Peki ne oldu da yeniden kazandı? Ya da Demokratlar ve Biden neleri yanlış yaptı? Sayısız örnek verebiliriz elbette, fakat bir konu üzerinden gideceğim. Amerika’nın kendi toplumunu ve beraberinde diğer halkları dönüştürme, baskılama ve dayatma politikası bir kez daha ve çok belirgin olarak ters tepti açıkçası. Trump, seçim çalışmalarına başladığı günden seçimi kazandığı bugüne kadar Demokratlar eliyle yaygınlaşan “Transgender” ajandasına karşı çıktığını her fırsatta dile getiriyordu. Bu süreçte ilk olarak: “Tanrı yalnızca iki cinsiyet yaratmıştır: Kadın ve erkek!” çıkışıyla duruşunu net şekilde ortaya koydu. Akabinde sıklıkla transların kadın sporlarında yarışmasına ve okullarda çocukları cinsiyet değiştirmeye teşvik eden müfredatların okutulmasına en sert şekilde karşı çıkmaya devam etti.

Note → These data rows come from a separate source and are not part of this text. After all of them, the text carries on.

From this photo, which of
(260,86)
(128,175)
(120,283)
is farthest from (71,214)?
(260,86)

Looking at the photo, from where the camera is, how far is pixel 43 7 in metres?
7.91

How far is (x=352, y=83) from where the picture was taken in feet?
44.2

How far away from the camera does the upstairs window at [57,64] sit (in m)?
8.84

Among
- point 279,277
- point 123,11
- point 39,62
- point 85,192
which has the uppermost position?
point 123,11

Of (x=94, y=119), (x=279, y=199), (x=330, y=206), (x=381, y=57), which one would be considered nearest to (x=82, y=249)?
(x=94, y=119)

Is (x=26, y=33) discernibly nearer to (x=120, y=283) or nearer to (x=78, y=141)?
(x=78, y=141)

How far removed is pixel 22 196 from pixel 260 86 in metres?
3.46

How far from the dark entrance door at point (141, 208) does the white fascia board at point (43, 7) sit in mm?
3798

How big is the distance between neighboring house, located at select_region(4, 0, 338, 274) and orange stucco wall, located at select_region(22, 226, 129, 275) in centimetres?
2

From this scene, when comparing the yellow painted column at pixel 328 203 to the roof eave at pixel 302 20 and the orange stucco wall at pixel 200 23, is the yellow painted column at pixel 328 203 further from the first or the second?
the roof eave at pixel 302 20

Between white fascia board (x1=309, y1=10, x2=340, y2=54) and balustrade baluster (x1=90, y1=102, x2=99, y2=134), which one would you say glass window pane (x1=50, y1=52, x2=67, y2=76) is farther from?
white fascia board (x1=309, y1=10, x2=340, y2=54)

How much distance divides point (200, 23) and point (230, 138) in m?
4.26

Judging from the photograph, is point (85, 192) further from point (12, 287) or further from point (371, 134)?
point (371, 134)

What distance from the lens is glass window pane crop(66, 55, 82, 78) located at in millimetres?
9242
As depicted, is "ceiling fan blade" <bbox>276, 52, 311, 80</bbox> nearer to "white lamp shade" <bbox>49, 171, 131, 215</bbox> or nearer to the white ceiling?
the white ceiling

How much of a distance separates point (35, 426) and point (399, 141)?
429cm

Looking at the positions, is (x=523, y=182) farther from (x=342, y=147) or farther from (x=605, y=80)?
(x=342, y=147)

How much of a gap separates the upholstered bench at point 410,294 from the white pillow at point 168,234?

Seçimden hemen önceki mitinglerinden birinde yaptığı, “Transseksüellik çılgınlığını okullarımızdan atacağız ve ‘erkekleri’ kadın sporlarından uzak tutacağız!” söylemi oldukça ses getirdi. Yürüttüğü başkanlık kampanyasının son aylarında LGBT dayatmasına karşı geliştirdiği politik söylemin reklam ve tanıtımına da milyonlar harcadı. Yardımcısı JD Vance ise 2023 yılında çocuklara cinsiyet değişiminin önünü açan tıbbi prosedürlerin yasaklanması için başlayan hukuki çalışmalara sponsor olmasıyla biliniyordu.